Bu arada artık takipteyim. Seni de bloglarıma beklerim.
Teşekkür ederim Birsen Hanım, bloglarınızı ziyaret ettim ama moda blogları pek ilgimi çekmiyor açıkçası.
Merhabalar. Beni takibe almışsınız. Bir ziyaret edeyim dedim, kendimi bu yazıda buldum. Siz kendinizi anlatmışsınız ama sanki ben oturup kendimi anlatmışım gibi, kendimi buldum. Öykü yazmanız en çok ilgimi çeken nokta oldu. Ki rüyalarınızdan esinlendiğinizi belirtmişsiniz. Ben de bölümlü hikayeler yazıyorum ve bir çoğunda rüyalarımda etkilenerek kaleme aldım 🙂 Zaman buldukça tüm öykülerinizi okumak için tekrar ziyaret edeceğim sizi. Görüşmek dileğiyle
Çok teşekkür ediyorum hoşgeldiniz.
Ben de açıkçası öykü yazdığınızı görünce tereddüt etmeden blogunu takibe aldım çünkü hem okumayı hem de yazmayı seviyorum.
Arada fikirleriniz olursa lütfen belirtin faydalanmak isterim.
Blog yazmak bir terapi gibi.Her işi severek yapmak çok önemli olduğu gibi blog yazmayı da sevmek çok önemli.Sanırım uykudan fedakarlığı hepimiz yapmak zorunda kalıyoruz.Bir de yazmayınca suçluluk duygusu oluşuyor.
Aslında suçluluk duygusu değilde garip bir boşluğa düşüyor insan.
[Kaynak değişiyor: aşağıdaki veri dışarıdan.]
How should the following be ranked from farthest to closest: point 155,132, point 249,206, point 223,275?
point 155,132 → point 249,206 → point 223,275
Yani en azından kendi adıma bunu söyleyebilirim.
Yazmasam çıldıracaktım der Sait Faik. Siz yazarak çıldırmış gibisiniz. Şaka bir yana, yazmanın insanı rahatlatan yönünü bilseler sanırım herkes yazardı.
Bir de kendinize çıplak yazar demişsiniz. Kelimeleri giyinen çıplak olur mu hiç? ☺
Kesinlikle öyle. Herkesi ve her şeyi bir kenara bırakıp sadece içinden geldiği gibi yazınca insan gerçekten de rahatlıyor. Kelimeleri giyineni anlamadım kusura bakma.
Blog yazdığın için ödediğin bedelin ilk ödülü "Gelecek Vaat Eden Bloglar" listesine girmen olsun; tebrik ederim: http://www.evrengunlugu.net/gelecek-bloglarda/
Jüri üyesi arkadaşlara çok çok selam ve sevgiler. Listenizde olmak beni çok mutlu etti. Teşekkür ediyorum.
O kadar hak veriyorum ki… Hem okuyup hem çalışıyorum haftanın her günü ve sabahın köründen akşam 10lara kadar eve giremiyorum. Ama gelip de yazmanın verdiği haz gerçekten bambaşka.